**TASK INSTRUCTIONS**
Each entry below is to be printed verbatim.

┏━━

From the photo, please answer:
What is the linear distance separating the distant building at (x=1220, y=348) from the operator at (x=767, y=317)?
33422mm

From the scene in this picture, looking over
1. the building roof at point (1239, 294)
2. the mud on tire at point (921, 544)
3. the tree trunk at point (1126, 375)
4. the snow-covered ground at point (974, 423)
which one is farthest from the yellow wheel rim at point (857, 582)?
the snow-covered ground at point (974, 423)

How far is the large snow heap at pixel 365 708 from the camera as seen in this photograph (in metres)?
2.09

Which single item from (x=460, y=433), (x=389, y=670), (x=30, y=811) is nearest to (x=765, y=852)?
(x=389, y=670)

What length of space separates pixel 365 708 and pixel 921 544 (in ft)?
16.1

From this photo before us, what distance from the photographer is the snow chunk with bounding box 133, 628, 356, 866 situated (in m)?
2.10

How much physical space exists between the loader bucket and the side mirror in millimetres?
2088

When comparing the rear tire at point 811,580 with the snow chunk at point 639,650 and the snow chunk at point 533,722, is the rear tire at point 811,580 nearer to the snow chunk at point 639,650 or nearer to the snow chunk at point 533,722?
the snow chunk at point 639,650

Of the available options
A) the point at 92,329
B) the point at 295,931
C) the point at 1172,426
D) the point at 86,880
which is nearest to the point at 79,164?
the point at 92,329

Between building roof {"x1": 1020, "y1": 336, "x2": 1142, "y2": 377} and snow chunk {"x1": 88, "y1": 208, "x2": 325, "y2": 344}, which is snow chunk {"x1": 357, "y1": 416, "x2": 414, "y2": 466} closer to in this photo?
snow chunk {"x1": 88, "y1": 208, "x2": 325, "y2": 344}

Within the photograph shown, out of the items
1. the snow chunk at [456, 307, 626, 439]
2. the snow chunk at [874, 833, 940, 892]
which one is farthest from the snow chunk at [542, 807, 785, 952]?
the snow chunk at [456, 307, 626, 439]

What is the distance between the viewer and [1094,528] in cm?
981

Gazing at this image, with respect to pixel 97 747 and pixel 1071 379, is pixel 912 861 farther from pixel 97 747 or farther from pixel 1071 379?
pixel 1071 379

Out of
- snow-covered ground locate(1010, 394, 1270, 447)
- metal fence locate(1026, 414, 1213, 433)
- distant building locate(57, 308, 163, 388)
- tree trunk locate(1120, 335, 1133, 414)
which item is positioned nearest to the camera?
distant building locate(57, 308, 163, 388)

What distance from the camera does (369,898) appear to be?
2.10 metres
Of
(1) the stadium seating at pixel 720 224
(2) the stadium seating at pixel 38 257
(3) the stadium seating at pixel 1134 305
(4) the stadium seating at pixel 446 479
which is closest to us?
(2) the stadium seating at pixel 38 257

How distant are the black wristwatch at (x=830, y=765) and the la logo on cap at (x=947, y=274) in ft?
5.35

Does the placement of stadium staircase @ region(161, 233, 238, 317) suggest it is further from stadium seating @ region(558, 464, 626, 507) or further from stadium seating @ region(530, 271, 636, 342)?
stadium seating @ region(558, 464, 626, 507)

┗━━

**ANSWER BELOW**
From the photo, please answer:
What is the linear distance separating the distant building at (x=1220, y=348) from the operator at (x=767, y=317)?
33422mm

From the scene in this picture, looking over
1. the building roof at point (1239, 294)
2. the mud on tire at point (921, 544)
3. the tree trunk at point (1126, 375)
4. the snow-covered ground at point (974, 423)
which one is farthest from the yellow wheel rim at point (857, 582)?
the snow-covered ground at point (974, 423)

How far is the large snow heap at pixel 365 708 from the camera as seen in this photograph (in metres)?
2.09

Which single item from (x=460, y=433), (x=389, y=670), (x=30, y=811) is nearest to (x=765, y=852)?
(x=389, y=670)

What length of space separates pixel 365 708 and pixel 921 544 (in ft)?
16.1

From this photo before us, what distance from the photographer is the snow chunk with bounding box 133, 628, 356, 866 situated (in m)?
2.10

How much physical space exists between the loader bucket and the side mirror in millimetres?
2088

When comparing the rear tire at point 811,580 with the snow chunk at point 639,650 and the snow chunk at point 533,722, is the rear tire at point 811,580 nearer to the snow chunk at point 639,650 or nearer to the snow chunk at point 533,722?
the snow chunk at point 639,650

Of the available options
A) the point at 92,329
B) the point at 295,931
C) the point at 1172,426
D) the point at 86,880
which is nearest to the point at 79,164?
the point at 92,329

Between building roof {"x1": 1020, "y1": 336, "x2": 1142, "y2": 377} and snow chunk {"x1": 88, "y1": 208, "x2": 325, "y2": 344}, which is snow chunk {"x1": 357, "y1": 416, "x2": 414, "y2": 466} closer to in this photo?
snow chunk {"x1": 88, "y1": 208, "x2": 325, "y2": 344}

Within the photograph shown, out of the items
1. the snow chunk at [456, 307, 626, 439]
2. the snow chunk at [874, 833, 940, 892]
which one is farthest from the snow chunk at [542, 807, 785, 952]?
the snow chunk at [456, 307, 626, 439]

What is the distance between the viewer and [1094,528] in cm?
981

Gazing at this image, with respect to pixel 97 747 and pixel 1071 379, is pixel 912 861 farther from pixel 97 747 or farther from pixel 1071 379?
pixel 1071 379

Out of
- snow-covered ground locate(1010, 394, 1270, 447)
- metal fence locate(1026, 414, 1213, 433)
- distant building locate(57, 308, 163, 388)
- tree trunk locate(1120, 335, 1133, 414)
which item is positioned nearest to the camera?
distant building locate(57, 308, 163, 388)

What distance from the camera does (369,898) appear to be?
2.10 metres
Of
(1) the stadium seating at pixel 720 224
(2) the stadium seating at pixel 38 257
(3) the stadium seating at pixel 1134 305
(4) the stadium seating at pixel 446 479
which is closest to us?
(2) the stadium seating at pixel 38 257

How distant are the black wristwatch at (x=830, y=765) and the la logo on cap at (x=947, y=274) in ft?
5.35

Does the placement of stadium staircase @ region(161, 233, 238, 317) suggest it is further from stadium seating @ region(558, 464, 626, 507) or further from stadium seating @ region(530, 271, 636, 342)?
stadium seating @ region(558, 464, 626, 507)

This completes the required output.